◆ **DATA**:

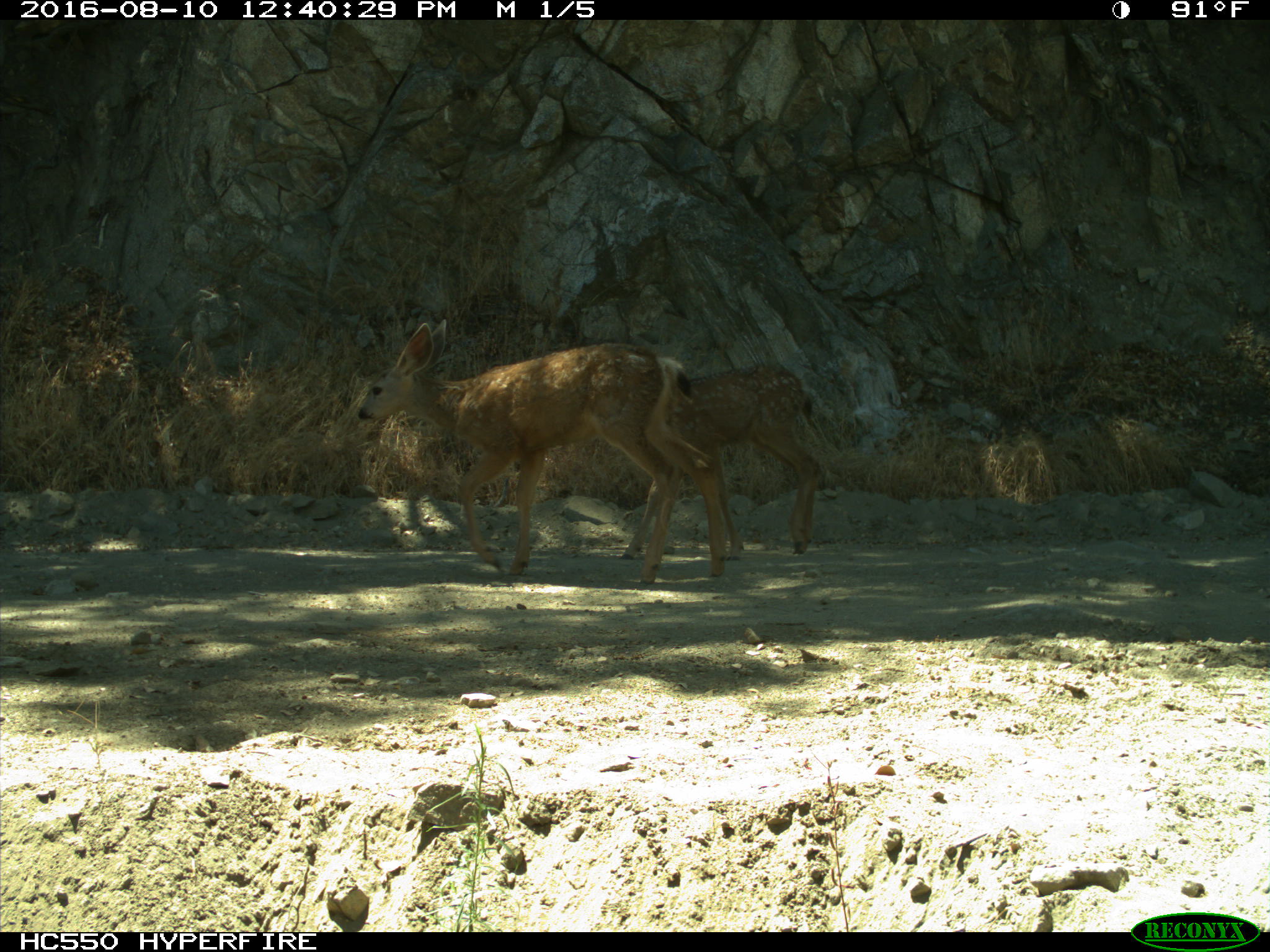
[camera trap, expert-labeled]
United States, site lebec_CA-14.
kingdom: Animalia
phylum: Chordata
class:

◆ **INSTRUCTIONS FOR THE TASK**:
The answer consists only of the lines from the one containing "United States, site lebec_CA-14." to the end of the records, each written out exactly.

◆ **REPLY**:
United States, site lebec_CA-14.
kingdom: Animalia
phylum: Chordata
class:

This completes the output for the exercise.